His fundamental beliefs include at least these two: human beings should come first (“humans are sacred”) and democracy depends on providing both equality before the law and the chance for the poor to move as freely outdoors as the wealthy usually can.
Sidewalks, bike paths, parks, other open public spaces, and mass transportation can further democracy and make cities great. When precedence is given to cars and highways, democracy suffers and cities fall short of their potential.
“Every great city has at least one great public space where even rich people can not avoid going, where the rich and the poor are together,” he said, citing as an example Central Park in New York City.
“Nobody ever returned from France talking about what great highways Paris has,” he said. And yet, the 20th Century was “disastrous in urban history” because, “We built cities for cars. People came second.”
Now, more than 200,000 children in the world are killed by cars every year, Penalosa claims, and the word “car” triggers in children nearly everywhere the instinctively fearful reaction the word “wolf” called up for Medieval children.
Planners of Australian cities in the 18th and 19th Centuries seem to have grasped well the importance of public parks, given the squares and botanical gardens we’ve seen in Brisbane, in Melbourne, in Perth, in Sydney, and in other urban areas here.

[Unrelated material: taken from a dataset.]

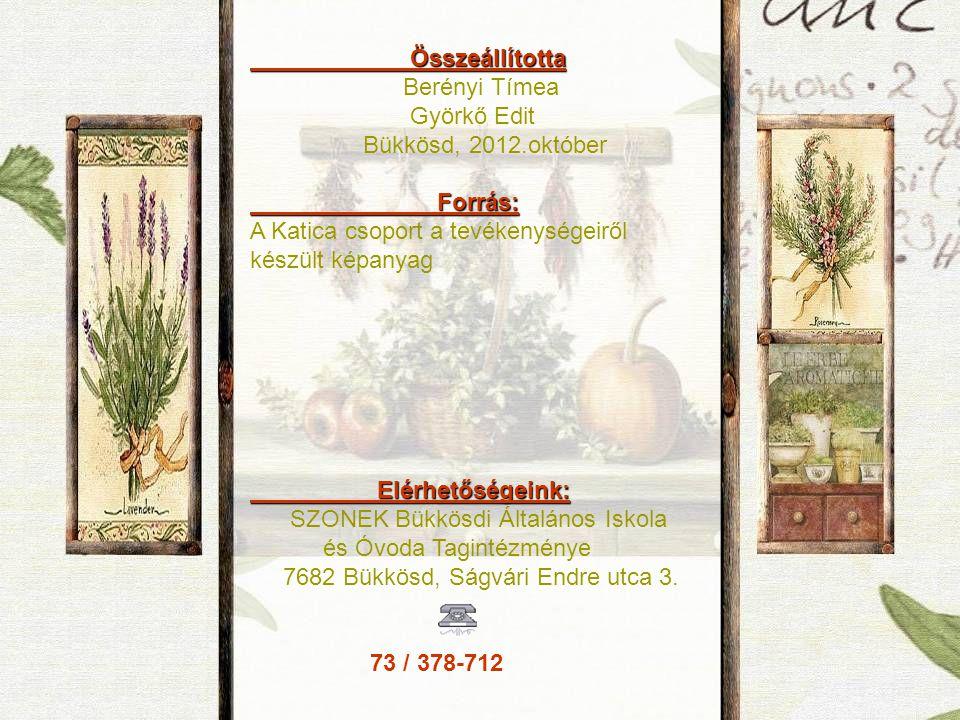 Összeállította Összeállította Berényi Tímea Györkő Edit Bükkösd, 2012.október Forrás: Forrás: A Katica csoport a tevékenységeiről készült képanyag Elé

Australia does well something else Penalosa urges nations to do: keep shorelines open to all. Vast stretches of ocean and lake frontage here are lined with parks, with trees, grass, and pathways for bikes and pedestrians.
Coming from a country where private ownership of land most often reaches to the high tide or high water mark and access to the remaining public space is limited to occasional access points, the Australian practice seems to us to be wonderfully far-sighted and egalitarian.
The wealthy owners of homes, condo units, and businesses still have ocean or lake views, but they just have to look, usually, over a roadway and then a park space that is open to the use of everyone.
Penalosa suggests one up-grade. He would have the roadway be on the back side of those buildings, moving cars a block farther away from the shoreline parks and their children at play.